● Text shown
****************************************

Folks, just found this thread and hoping to get your insight.

 

While on a trip to Big Bend I was riding my friend's new '19 RT while he rode my '09 RT. In an attempt to keep up with me he twisted the throttle to the point that it broke both of the plastic throttle body cable ramps. Ordered the parts from Bing Agency USA and followed their instructions to count the turns on the factory set idle screws in order to properly seat the throttle plate on the new shafts. This is on both throttle bodies so I don't have a prior comparison to go from.

 

I have a GS911 and have observed that the stepper counts at idle once warmed are in the low 60's and not exactly the same. My question is how to get as close to the factory spec as possible without a flow meter? The local dealer mechanic expert had no advice other than buy a new TB which is out of the question.  Attached is a screen shot of the real time readings at warm idle. Appreciate any experience reseting these. Will use a Twinmax or similar to set the sync above idle. Thanks!

 

Funny story.. this happened 3 miles from where Paul Glaves lives down there and he drove over to meet me with an older throttle body he had to try rescuing me. Very small world and kind community. Thanks Paul, if you see this!

 

Andy --

 

 

Morning Andy

 

If you replaced those TB cams or cams/shafts before pre-measuring anything then you are really working in the dark at re-assembly.

****************************************

● Job
Using the throttle body forum post, state whether each statement agrees with it, answering yes or no and quoting the words that decide it. (a) The replacement parts were ordered from Bing Agency USA. (b) The local dealer mechanic recommended using a flow meter. (c) The stepper counts at warm idle were identical on both sides. The rows aren't needed for anything here.

● Extracted information
****************************************

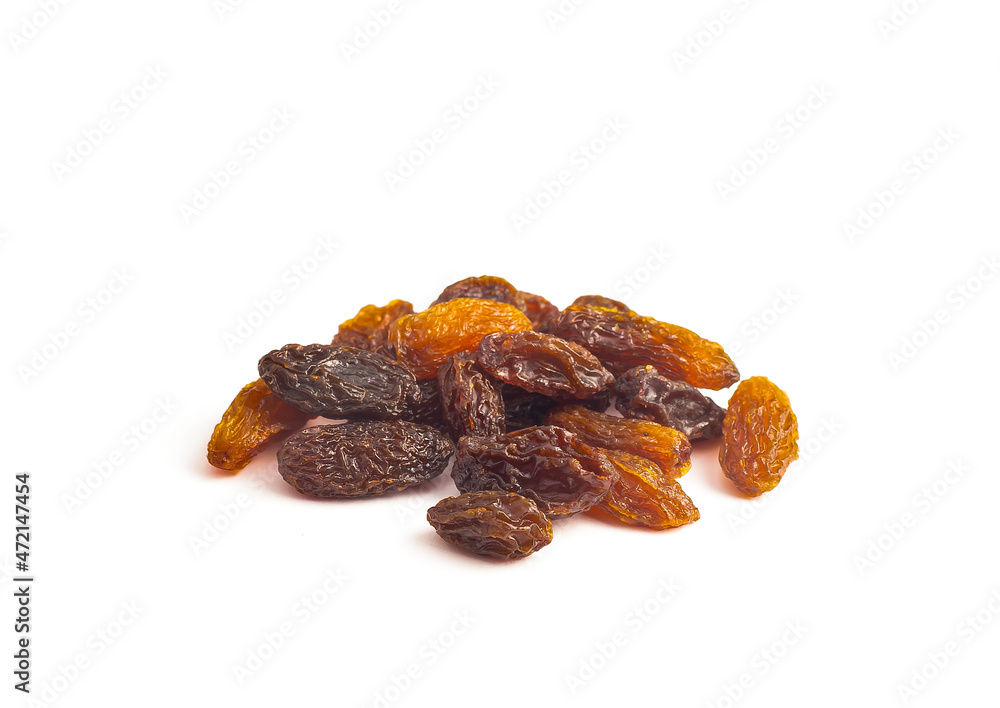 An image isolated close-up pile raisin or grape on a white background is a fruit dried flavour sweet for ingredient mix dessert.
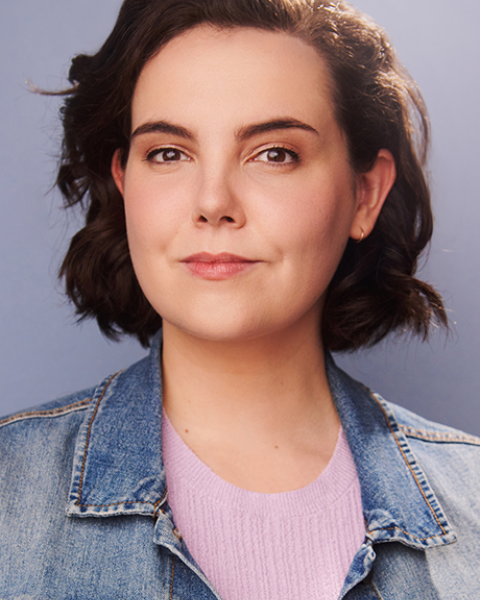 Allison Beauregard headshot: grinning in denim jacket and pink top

****************************************

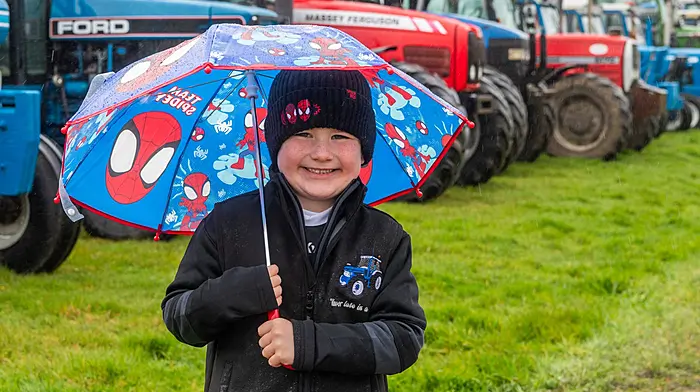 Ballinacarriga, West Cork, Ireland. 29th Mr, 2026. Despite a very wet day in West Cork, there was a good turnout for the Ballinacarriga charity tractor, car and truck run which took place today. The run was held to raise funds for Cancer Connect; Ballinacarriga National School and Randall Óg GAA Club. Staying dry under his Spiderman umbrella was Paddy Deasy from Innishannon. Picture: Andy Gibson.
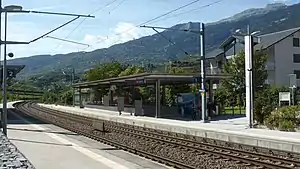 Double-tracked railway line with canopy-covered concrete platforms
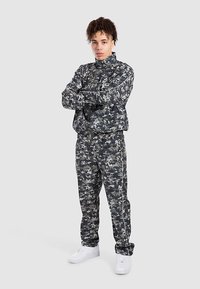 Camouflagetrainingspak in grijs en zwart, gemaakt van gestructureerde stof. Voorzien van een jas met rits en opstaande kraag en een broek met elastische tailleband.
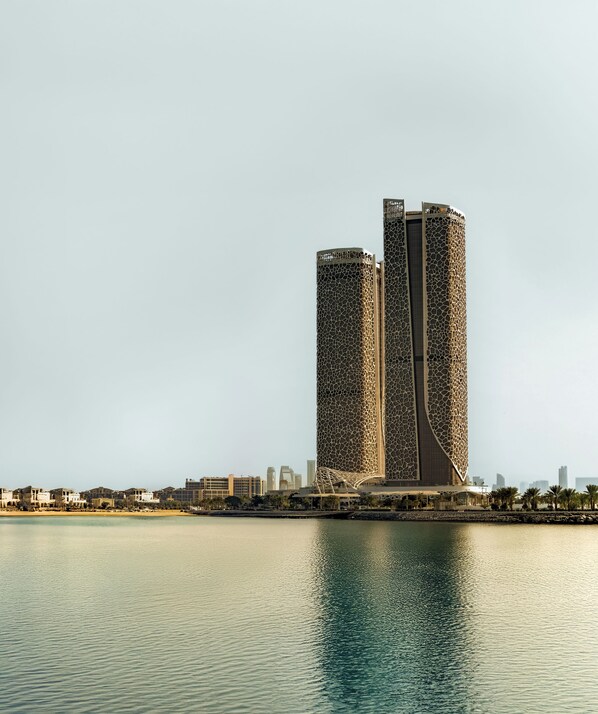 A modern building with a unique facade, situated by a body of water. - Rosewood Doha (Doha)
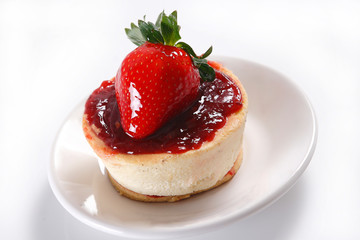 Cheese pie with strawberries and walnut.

****************************************

● Written response
(a) Yes: "Ordered the parts from Bing Agency USA"
(b) No: "The local dealer mechanic expert had no advice other than buy a new TB"
(c) No: "are in the low 60's and not exactly the same"